提供文本:
股权出资不符合本条第一款第(四)项的规定,公司、其他股东或者公司债权人请求认定出资人未履行出资义务的,人民法院应当按照本规定第九条的规定处理。
第十二条 公司成立后,公司、股东或者公司债权人以相关股东的行为符合下列情形之一且损害公司权益为由,请求认定该股东抽逃出资的,人民法院应予支持:
(一)制作虚假财务会计报表虚增利润进行分配;
(二)通过虚构债权债务关系将其出资转出;
(三)利用关联交易将出资转出;
(四)其他未经法定程序将出资抽回的行为。
第十三条 股东未履行或者未全面履行出资义务,公司或者其他股东请求其向公司依法全面履行出资义务的,人民法院应予支持。
公司债权人请求未履行或者未全面履行出资义务的股东在未出资本息范围内对公司债务不能清偿的部分承担补充赔偿责任的,人民法院应予支持;未履行或者未全面履行出资义务的股东已经承担上述责任,其他债权人提出相同请求的,人民法院不予支持。
股东在公司设立时未履行或者未全面履行出资义务,依照本条第一款或者第二款提起诉讼的原告,请求公司的发起人与被告股东承担连带责任的,人民法院应予支持;公司的发起人承担责任后,可以向被告股东追偿。
股东在公司增资时未履行或者未全面履行出资义务,依照本条第一款或者第二款提起诉讼的原告,请求未尽公司法第一百四十七条第一款规定的义务而使出资未缴足的董事、高级管理人员承担相应责任的,人民法院应予支持;董事、高级管理人员承担责任后,可以向被告股东追偿。
第十四条 股东抽逃出资,公司或者其他股东请求其向公司返还出资本息、协助抽逃出资的其他股东、董事、高级管理人员或者实际控制人对此承担连带责任的,人民法院应予支持。
公司债权人请求抽逃出资的股东在抽逃出资本息范围内对公司债务不能清偿的部分承担补充赔偿责任、协助抽逃出资的其他股东、董事、高级管理人员或者实际控制人对此承担连带责任的,人民法院应予支持;抽逃出资的股东已经承担上述责任,其他债权人提出相同请求的,人民法院不予支持。
第十五条 出资人以符合法定条件的非货币财产出资后,因市场变化或者其他客观因素导致出资财产贬值,公司、其他股东或者公司债权人请求该出资人承担补足出资责任的,人民法院不予支持。但是,当事人另有约定的除外。
第十六条 股东未履行或者未全面履行出资义务或者抽逃出资,公司根据公司章程或者股东会决议对其利润分配请求权、新股优先认购权、剩余财产分配请求权等股东权利作出相应的合理限制,该股东请求认定该限制无效的,人民法院不予支持。
第十七条 有限责任公司的股东未履行出资义务或者抽逃全部出资,经公司催告缴纳或者返还,其在合理期间内仍未缴纳或者返还出资,公司以股东会决议解除该股东的股东资格,该股东请求确认该解除行为无效的,人民法院不予支持。

数据列表:
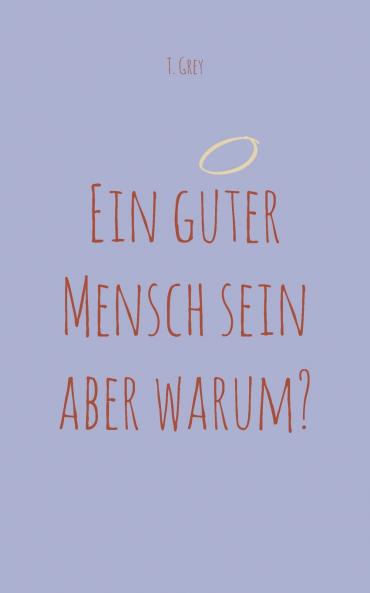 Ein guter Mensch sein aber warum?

---

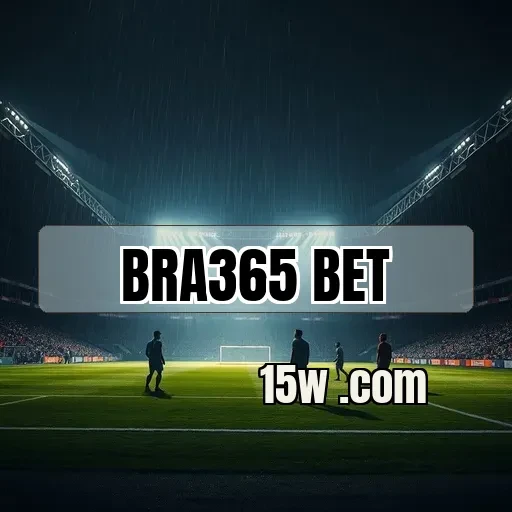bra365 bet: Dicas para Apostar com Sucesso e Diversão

练习任务:
1. 下列说法是否与出资规定条文相符?请逐项回答“是”或“否”,并引用条文中起决定作用的原句。
(a)出资人以符合法定条件的非货币财产出资后,出资财产因市场变化贬值,公司请求该出资人补足出资的,人民法院应予支持。
(b)公司的发起人承担责任后,可以向被告股东追偿。
(c)抽逃出资的股东已经承担补充赔偿责任后,其他债权人提出相同请求的,人民法院仍应支持。
2. 按照出资规定条文第十七条,公司以什么方式解除该股东的股东资格?
3. 请从出资规定条文中摘录原文,自“股东在公司增资时未履行或者未”起,至“但是,当事人另有约定的除外。”止,包括这两处词句。

参考答案:
1.
(a)否。“因市场变化或者其他客观因素导致出资财产贬值,公司、其他股东或者公司债权人请求该出资人承担补足出资责任的,人民法院不予支持”
(b)是。“公司的发起人承担责任后,可以向被告股东追偿”
(c)否。“抽逃出资的股东已经承担上述责任,其他债权人提出相同请求的,人民法院不予支持”

2. 以股东会决议解除。

3.
股东在公司增资时未履行或者未全面履行出资义务,依照本条第一款或者第二款提起诉讼的原告,请求未尽公司法第一百四十七条第一款规定的义务而使出资未缴足的董事、高级管理人员承担相应责任的,人民法院应予支持;董事、高级管理人员承担责任后,可以向被告股东追偿。
第十四条 股东抽逃出资,公司或者其他股东请求其向公司返还出资本息、协助抽逃出资的其他股东、董事、高级管理人员或者实际控制人对此承担连带责任的,人民法院应予支持。
公司债权人请求抽逃出资的股东在抽逃出资本息范围内对公司债务不能清偿的部分承担补充赔偿责任、协助抽逃出资的其他股东、董事、高级管理人员或者实际控制人对此承担连带责任的,人民法院应予支持;抽逃出资的股东已经承担上述责任,其他债权人提出相同请求的,人民法院不予支持。
第十五条 出资人以符合法定条件的非货币财产出资后,因市场变化或者其他客观因素导致出资财产贬值,公司、其他股东或者公司债权人请求该出资人承担补足出资责任的,人民法院不予支持。但是,当事人另有约定的除外。